I had a nice moment sniping an opposing warlock out of the air on Altar of Flame, right as he popped Chaos Reach. It required two bodyshots, but hey, ain’t no shame in that! I also found that, much to my surprise, Retribution is a fine map for sniping. The interior hallway areas are so cramped that players often cluster together when making a push, which is a sniper’s dream. There were a few instances in which several enemy players were so tightly grouped together that I just aimed at the center of the lot of them and pulled the trigger.
And with the Bite of the Fox being a high impact sniper that does 158 damage to the body, aiming for the head is not always the best strategy. The high damage makes “bodyshot, switch weapons, cleanup” a very viable strategy. I paired my BotF with a Valakadyn 720 rpm auto rifle (a forgotten gun I just happened to have on me at the time), which ended up performing far better than I thought it would, especially for the sometimes dirty and difficult business of cleaning up bodyshots.

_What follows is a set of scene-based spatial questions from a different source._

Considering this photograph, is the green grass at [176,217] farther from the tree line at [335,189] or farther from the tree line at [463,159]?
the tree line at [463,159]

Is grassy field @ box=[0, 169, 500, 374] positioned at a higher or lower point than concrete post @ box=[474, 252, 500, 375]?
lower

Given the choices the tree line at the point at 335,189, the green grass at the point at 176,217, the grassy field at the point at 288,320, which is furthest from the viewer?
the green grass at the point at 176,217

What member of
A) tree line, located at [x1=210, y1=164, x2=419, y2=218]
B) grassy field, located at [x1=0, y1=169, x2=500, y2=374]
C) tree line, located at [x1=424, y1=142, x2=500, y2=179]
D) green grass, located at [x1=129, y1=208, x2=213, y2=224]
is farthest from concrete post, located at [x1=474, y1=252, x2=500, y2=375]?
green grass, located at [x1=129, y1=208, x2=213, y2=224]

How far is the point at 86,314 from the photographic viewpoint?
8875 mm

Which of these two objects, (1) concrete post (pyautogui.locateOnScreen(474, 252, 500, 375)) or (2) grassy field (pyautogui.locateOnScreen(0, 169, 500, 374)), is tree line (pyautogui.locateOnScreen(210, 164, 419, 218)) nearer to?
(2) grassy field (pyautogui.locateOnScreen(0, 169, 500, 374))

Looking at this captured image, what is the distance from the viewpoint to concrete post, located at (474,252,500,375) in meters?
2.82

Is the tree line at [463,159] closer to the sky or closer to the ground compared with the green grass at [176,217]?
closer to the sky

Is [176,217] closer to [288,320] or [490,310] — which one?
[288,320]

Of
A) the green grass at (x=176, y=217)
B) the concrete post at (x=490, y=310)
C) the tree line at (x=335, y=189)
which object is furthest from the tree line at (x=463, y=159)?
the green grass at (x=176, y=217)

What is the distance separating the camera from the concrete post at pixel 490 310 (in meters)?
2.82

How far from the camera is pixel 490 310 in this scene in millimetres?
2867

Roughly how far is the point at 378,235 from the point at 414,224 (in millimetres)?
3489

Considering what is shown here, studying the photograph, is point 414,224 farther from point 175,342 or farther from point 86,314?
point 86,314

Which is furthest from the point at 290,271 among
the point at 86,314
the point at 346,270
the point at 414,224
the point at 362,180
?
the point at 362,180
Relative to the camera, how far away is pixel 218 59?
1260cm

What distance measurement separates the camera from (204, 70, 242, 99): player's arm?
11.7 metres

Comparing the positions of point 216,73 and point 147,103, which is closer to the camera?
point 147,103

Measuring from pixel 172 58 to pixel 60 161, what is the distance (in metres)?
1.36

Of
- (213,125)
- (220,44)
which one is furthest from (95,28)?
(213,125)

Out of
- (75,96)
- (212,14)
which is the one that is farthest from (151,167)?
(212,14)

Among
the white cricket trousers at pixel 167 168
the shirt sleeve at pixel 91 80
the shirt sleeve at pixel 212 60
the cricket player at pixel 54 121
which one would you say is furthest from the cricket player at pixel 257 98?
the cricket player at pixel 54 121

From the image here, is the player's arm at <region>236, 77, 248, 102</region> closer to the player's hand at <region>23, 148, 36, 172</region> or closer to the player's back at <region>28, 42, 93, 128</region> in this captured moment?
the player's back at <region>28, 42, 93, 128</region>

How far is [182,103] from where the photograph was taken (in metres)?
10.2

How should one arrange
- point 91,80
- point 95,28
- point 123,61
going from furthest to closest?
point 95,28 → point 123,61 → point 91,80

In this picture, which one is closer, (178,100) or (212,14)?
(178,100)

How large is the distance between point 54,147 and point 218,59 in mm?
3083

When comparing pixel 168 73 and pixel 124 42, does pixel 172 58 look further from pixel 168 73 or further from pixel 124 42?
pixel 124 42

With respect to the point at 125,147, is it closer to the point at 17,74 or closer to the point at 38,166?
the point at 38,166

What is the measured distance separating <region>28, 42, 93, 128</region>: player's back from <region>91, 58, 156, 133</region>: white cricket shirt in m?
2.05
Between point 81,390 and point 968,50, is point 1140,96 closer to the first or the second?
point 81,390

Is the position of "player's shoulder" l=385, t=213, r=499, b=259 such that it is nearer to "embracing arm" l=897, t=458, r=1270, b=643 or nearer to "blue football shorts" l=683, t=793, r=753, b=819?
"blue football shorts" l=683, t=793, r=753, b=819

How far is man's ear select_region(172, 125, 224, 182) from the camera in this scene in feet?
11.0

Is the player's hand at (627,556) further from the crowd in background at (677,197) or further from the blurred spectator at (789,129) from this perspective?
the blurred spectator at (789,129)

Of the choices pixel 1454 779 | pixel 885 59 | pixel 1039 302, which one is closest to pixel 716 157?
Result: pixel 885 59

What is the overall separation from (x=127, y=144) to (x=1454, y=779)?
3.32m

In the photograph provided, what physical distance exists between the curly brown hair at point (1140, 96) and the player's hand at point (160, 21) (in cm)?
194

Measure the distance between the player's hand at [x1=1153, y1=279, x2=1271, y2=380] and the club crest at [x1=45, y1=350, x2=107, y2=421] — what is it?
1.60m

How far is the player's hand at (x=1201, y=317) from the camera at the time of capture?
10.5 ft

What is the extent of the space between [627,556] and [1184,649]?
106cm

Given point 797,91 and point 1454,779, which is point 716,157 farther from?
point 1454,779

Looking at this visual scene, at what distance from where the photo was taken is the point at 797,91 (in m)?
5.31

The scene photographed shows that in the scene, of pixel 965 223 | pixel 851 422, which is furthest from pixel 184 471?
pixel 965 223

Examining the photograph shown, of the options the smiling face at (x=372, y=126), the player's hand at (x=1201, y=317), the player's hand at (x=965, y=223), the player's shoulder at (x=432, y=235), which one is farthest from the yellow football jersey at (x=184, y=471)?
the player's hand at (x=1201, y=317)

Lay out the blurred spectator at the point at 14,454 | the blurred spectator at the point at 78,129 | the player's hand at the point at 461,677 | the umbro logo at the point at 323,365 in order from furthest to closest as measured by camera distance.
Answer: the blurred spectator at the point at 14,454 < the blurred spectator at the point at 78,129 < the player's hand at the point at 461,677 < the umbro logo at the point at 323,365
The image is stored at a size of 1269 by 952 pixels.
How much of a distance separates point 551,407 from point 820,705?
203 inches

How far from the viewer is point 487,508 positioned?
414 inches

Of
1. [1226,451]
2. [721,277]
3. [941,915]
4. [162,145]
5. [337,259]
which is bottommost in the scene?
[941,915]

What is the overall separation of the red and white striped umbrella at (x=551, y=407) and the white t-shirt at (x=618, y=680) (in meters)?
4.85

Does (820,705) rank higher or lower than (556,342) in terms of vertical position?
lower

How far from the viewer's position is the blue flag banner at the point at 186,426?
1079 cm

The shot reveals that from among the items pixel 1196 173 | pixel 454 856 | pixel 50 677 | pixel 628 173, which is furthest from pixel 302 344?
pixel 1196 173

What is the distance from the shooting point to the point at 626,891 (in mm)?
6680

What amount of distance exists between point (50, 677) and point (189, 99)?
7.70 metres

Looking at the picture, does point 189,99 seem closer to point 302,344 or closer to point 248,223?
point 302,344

Long story short (well, I mean, shortER, anyway), I really enjoyed this build, and how it forced me to focus on sniping. And I plan to do more of it! I’ve identified two guns to try out with BotF in order to maximize bodyshot cleanup potential. They are the Jack Queen King hand cannon, from the forge on Mercury, which has ricochet rounds, very high aim assist, and the fastdraw sight for super-fast handling; and the Restoration VIII. This is the New Monarchy 600 rpm auto from early in Year 1, which was little used in the Crucible. It has quickdraw, accurized rounds, and the SPO-57 front sight, which greatly increases range.
Of course, running either of these (or an energy scout rifle with quickdraw, which I have yet to find) with a sniper will mean giving up a sidearm, smg, shotgun, or any other reliable means of dealing with shotgun apes, an incalculable number of which are freely roaming the Crucible, foaming at the mouth and looking for easy kills. Oh well. For every Guardian, there comes a time when the only moral, decent, and proper response to heretofore unseen shotgun decadence is to stay in the back and pop some heads!
Postscript: Don’t worry, I haven’t given up my journey to obtain Luna’s Howl in the competitive playlist. My quest steps are proceeding apace, and I’ll be back with an update soon.